After Attorney General Jeff Sessions announced this week that the Deferred Action for Childhood Arrivals, or DACA, would be phased out, University President Laurie Nichols said in a statement the school is keeping a close eye on the situation.
Nichols also said the Family Educational Rights and Privacy Act, or FERPA, will remain in place at the University of Wyoming.
This means a student's records will not be released without either written consent from
the that student, a lawfully issued subpoena, a warrant or judicial order. However, because of the Patriot Act of 2001, it’s not clear whether FERPA rights could be waived if agencies like Homeland Security, or Immigration and Customs Enforcement, requested those records.
Nichols encouraged UW students and employees affected by the DACA changes to contact the College of Law’s Adam Severson, who currently works as the Robert J Golten Fellow and has been tasked with providing legal information related to immigration issues. He said it’s been a busy time.

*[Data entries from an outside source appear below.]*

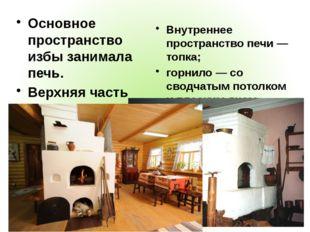 Основное пространство избы занимала печь. Верхняя часть печи делалась широкой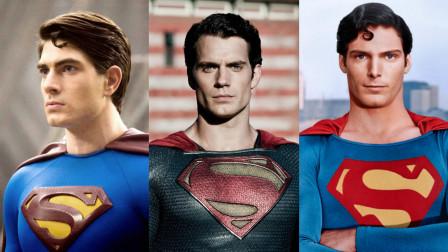 假如电影中【超人】有段位:从青铜到王者,三代超人你喜欢哪个?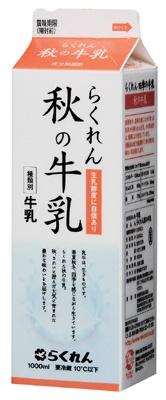 「秋の牛乳」。特徴は豊かな味 (1L・各258円)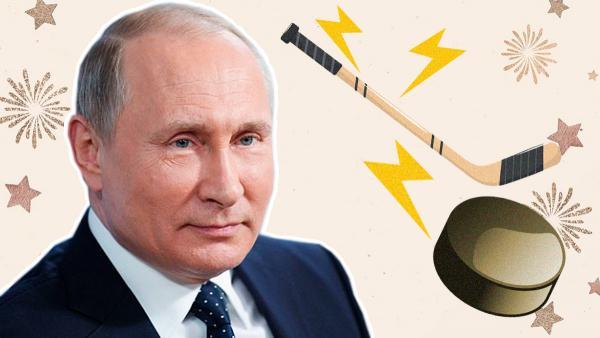 Сегодня на катке с Путиным, завтра в рейтинге Forbes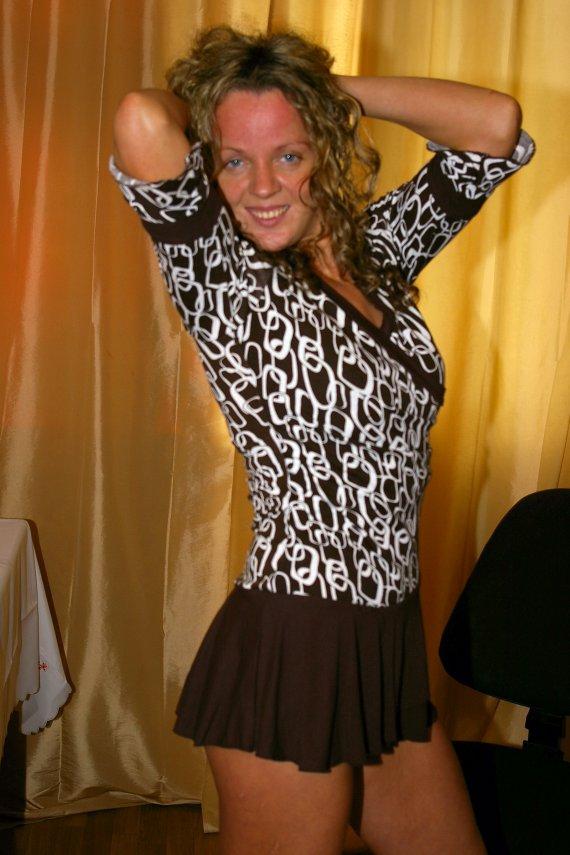 Проститутки магадана анкеты 21 фотография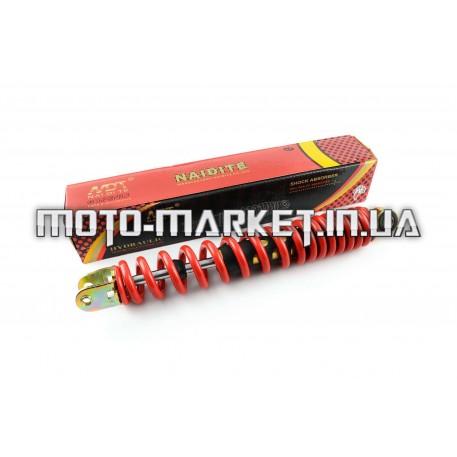 Амортизатор   GY6, DIO ZX   310mm, стандартный   (красный)   NDT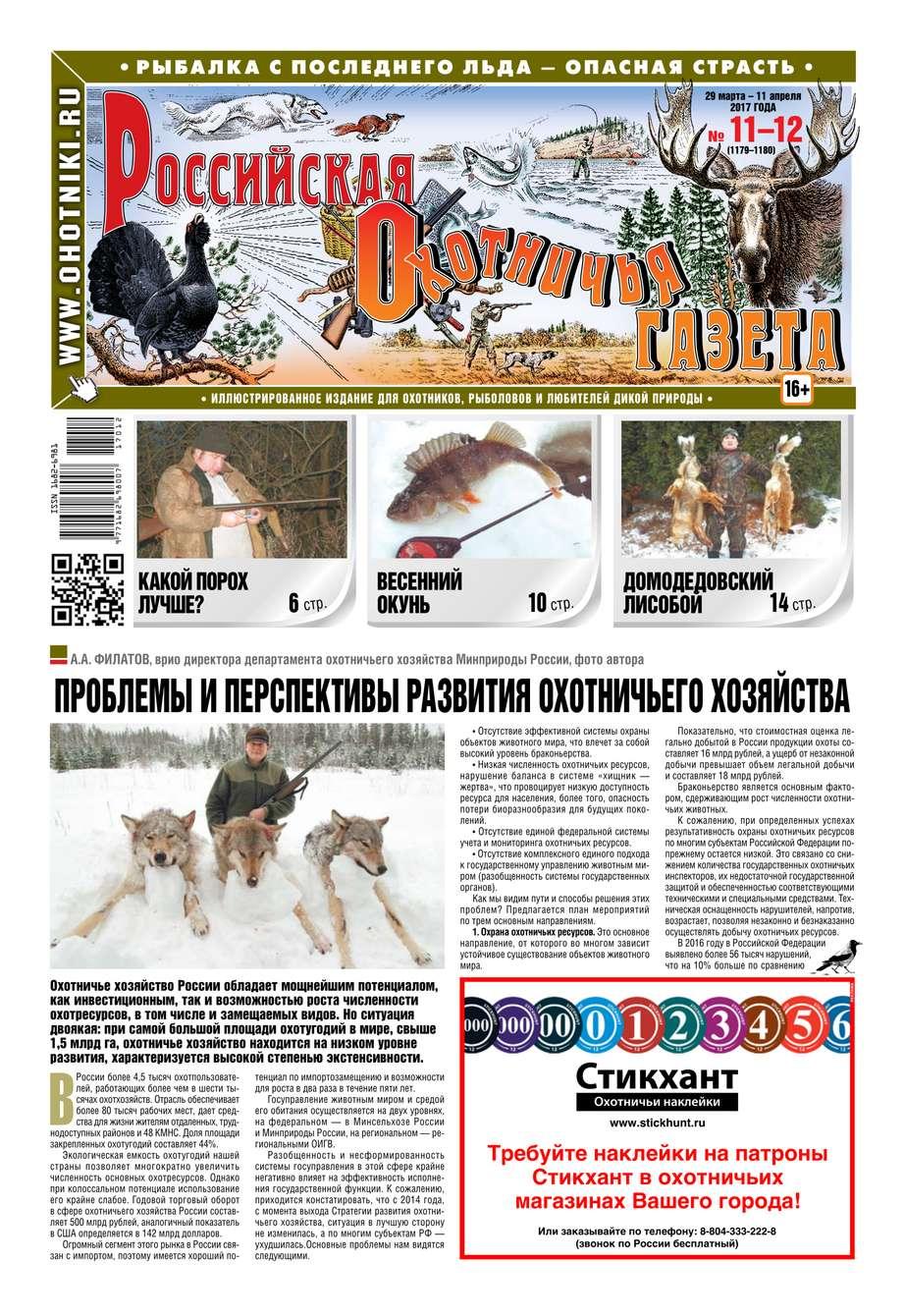 цены Редакция газеты Российская Охотничья Газета Российская Охотничья Газета 11-12-2017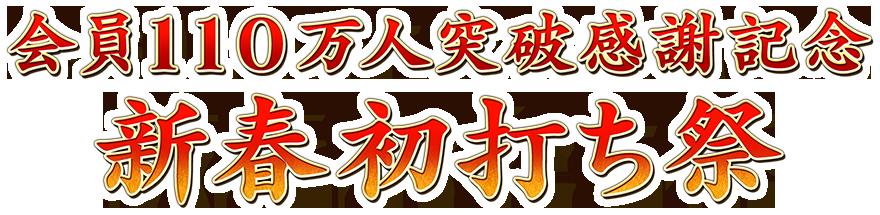 会員110万人突破感謝記念 新春初打ち祭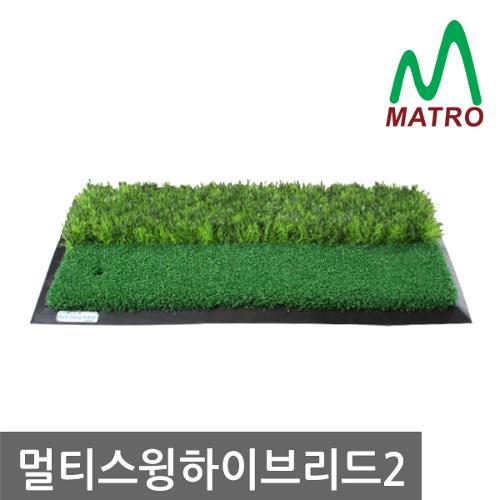 멀티스윙하이브리드2 42mm러프 골프매트 연습용매트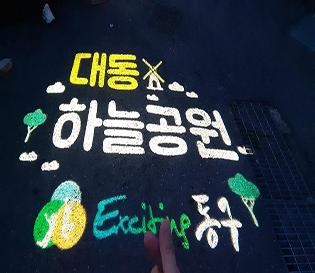 대전 대동하늘공원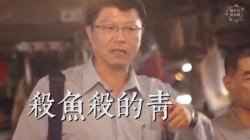 「龍介仙」買菜  攏是撂台語喔…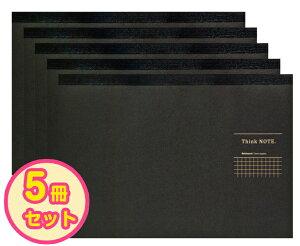 【5冊セット】 ナカバヤシ A4サイズ・ヨコ・ロジカル・シンクノート RP-A402DN ブラック・グレー 62765 / 高橋 政史監修 Nakabayashi 】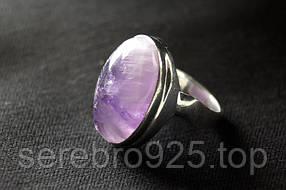 Серебряное кольцо с натуральным аметистом 17,25 размер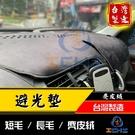 【長毛】97-04年 W163 ML系列 避光墊 /台灣製、工廠直營/ w163避光墊 ml350避光墊 w163儀表墊 ml320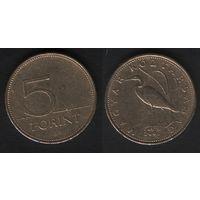 Венгрия km694 5 форинтов 2001 год (h02)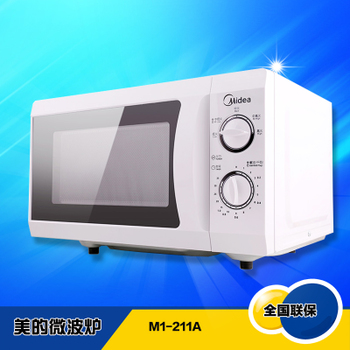Midea/美的 M1-211A MM721NG1-PW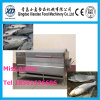 Automatic Fish Scale Peeling Machine / Fish Scale Peeler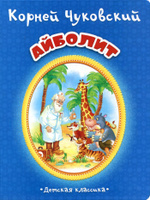 Купить Айболит, Русская литература для детей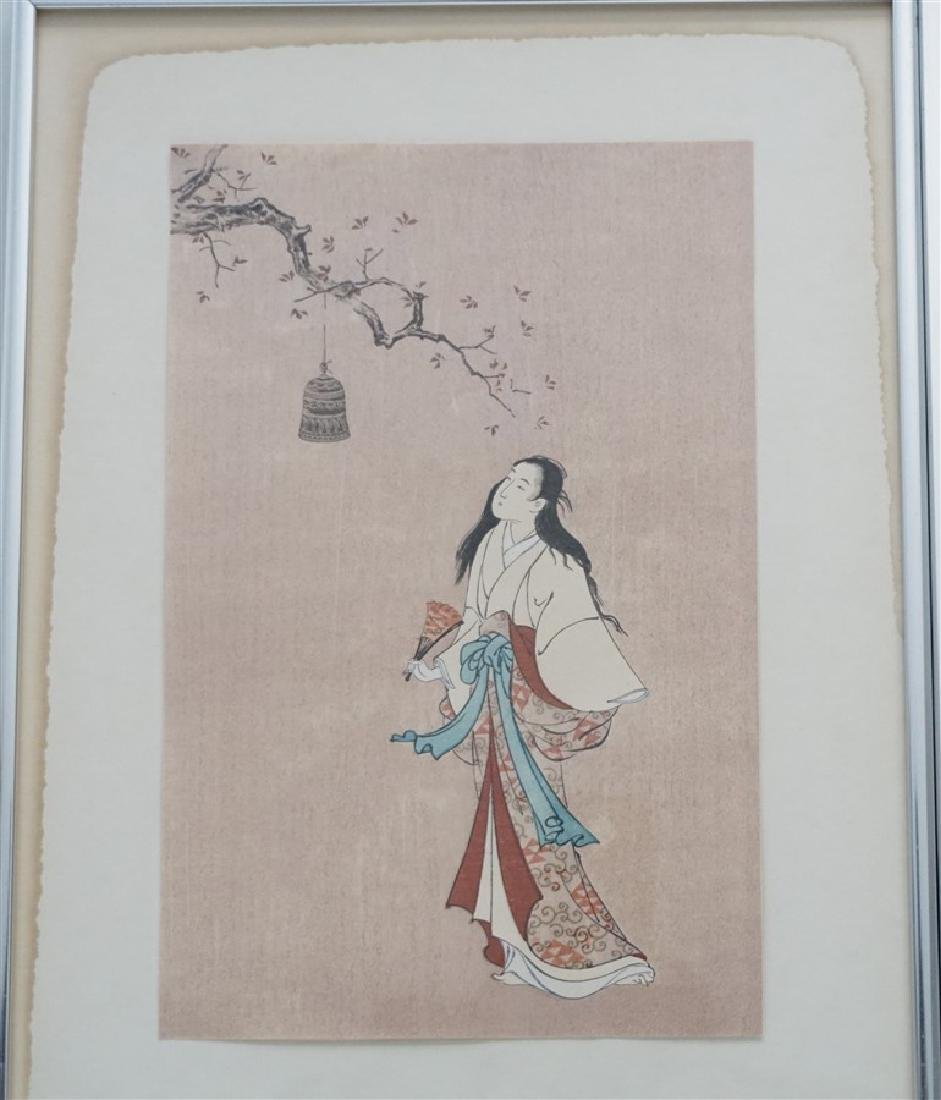 2 JAPANESE GEISHA WOODBLOCKS - 2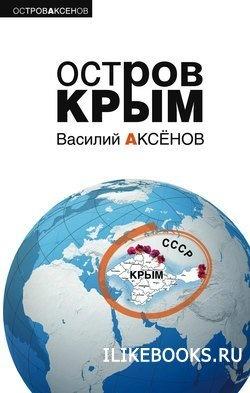 Книга Аксенов Василий - Остров Крым (Аудиокнига)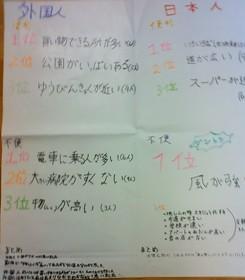 ブログ用4.jpg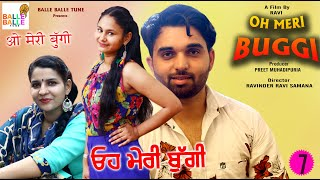 New Punjabi Web Series   O MERI BUGGI   Episode 7th   Punjabi Funny Video   Punjabi Comedy Movies HD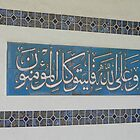 Prayer Plaque by Leyla Hur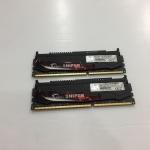 8GB. DDR-3 G.SKILL SNIPER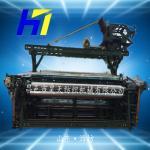 Quality multi shuttle-box loom,Computer multi arm weaving machine,weaving parts for sale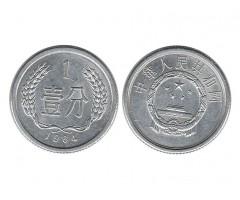 Китай 1 фень 1964 года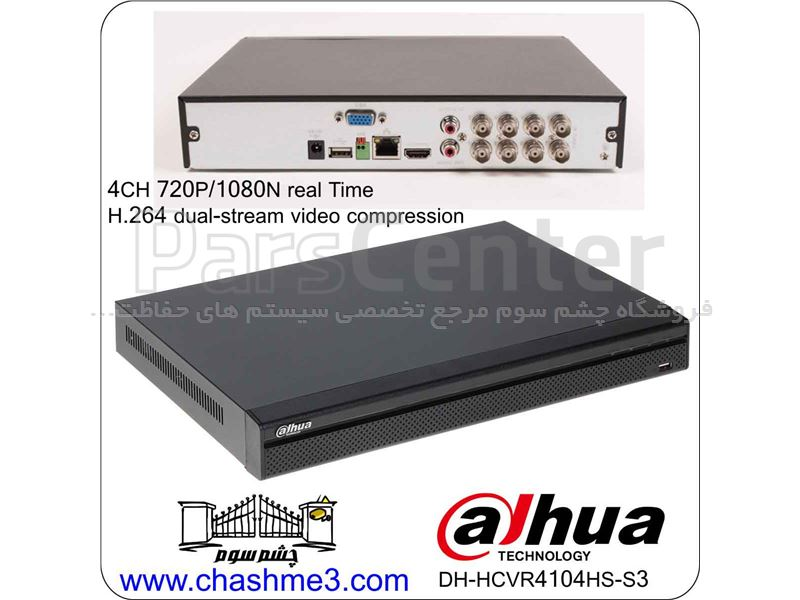 دستگاه ضبط تصاویر دوربین 4 کاناله  NVR-XVR- DVR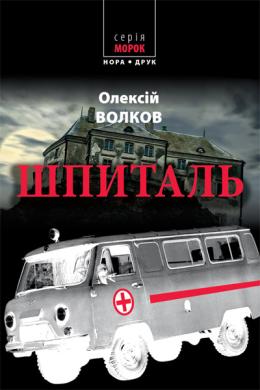 Книга Шпиталь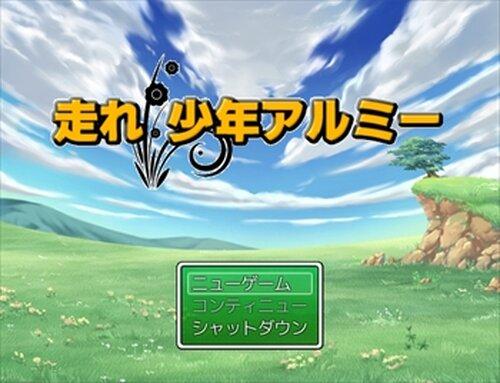 走れ少年アルミー Game Screen Shot2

“A lot of reading, a lot of getting up to date on what’s happened as a consequence of the administration’s announcement yesterday regarding DACA,” Severson said. “Information is coming fast and furious, much of it is accurate, some of it is almost certainly not. So I’ve just been spending time getting educated and answering questions from affected students and from some faculty.”
It’s hard to know how many DACA students attend UW, since the university doesn't have to obtain that information from students, but it’s estimated that there are 621 DACA recipients across the state.